F4/80+CD206+ M2-like macrophages contribute to bone erosion in collagen-induced arthritis by differentiating into osteoclasts

Abstract

Rheumatoid arthritis is an autoimmune disease characterized by synovial inflammation-driven cartilage and bone destruction, a process mainly mediated by osteoclasts. In recent years M2-like macrophages have been found to play an important role in the pathological process of RA by mediating pro-inflammatory effects, but their roles in the bone destruction of autoimmune arthritis have not been reported. In this study we identified that an abundant cell population of CD45+CD11b+Gr-1-F4/80+CD206+ cells, which were normally classified as M2-like macrophages, was present in synovium of collagen-induced arthritis (CIA) mice, and these cells had the potential to differentiate into osteoclasts.
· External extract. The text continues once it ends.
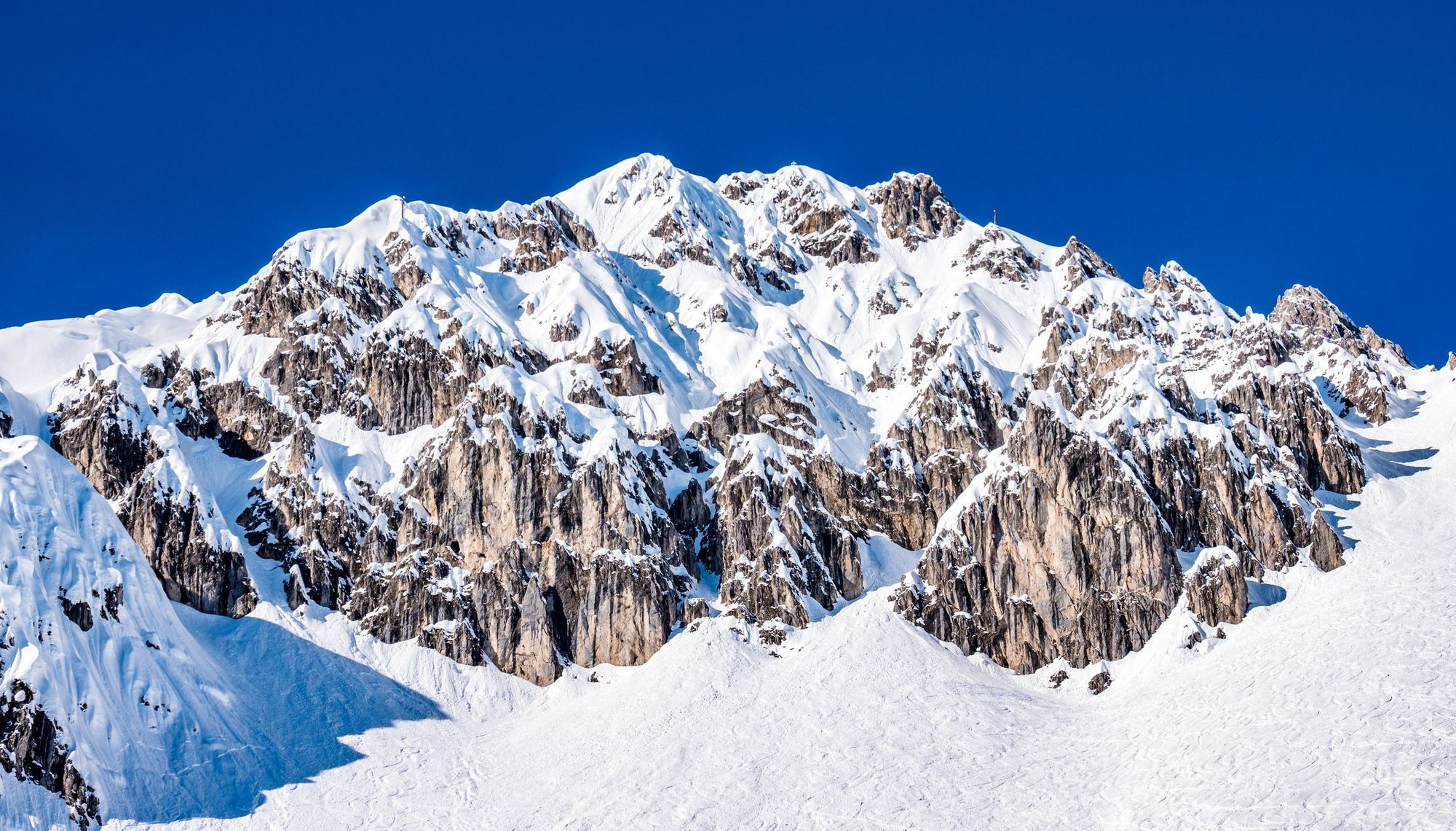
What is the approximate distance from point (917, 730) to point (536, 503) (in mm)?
44959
These M2-like macrophages sorted from CIA synovium highly expressed RANK and could be activated by RANKL and M-CSF to acquire osteoclast markers and bone resorption function both in vitro and in vivo. Furthermore, in vitro differentiated M2 macrophages from both CIA mouse bone marrow and RA patient peripheral blood mononuclear cells were also able to differentiate into osteoclasts, confirming the general osteoclastogenesis capability of M2 subtype macrophages. All these results suggest that synovial F4/80+CD206+ M2-like macrophages in RA may be novel osteoclast precursors and contribute significantly to bone erosive changes seen in RA. Our studies provided new directions and targets for the diagnosis and treatment of rheumatoid arthritis.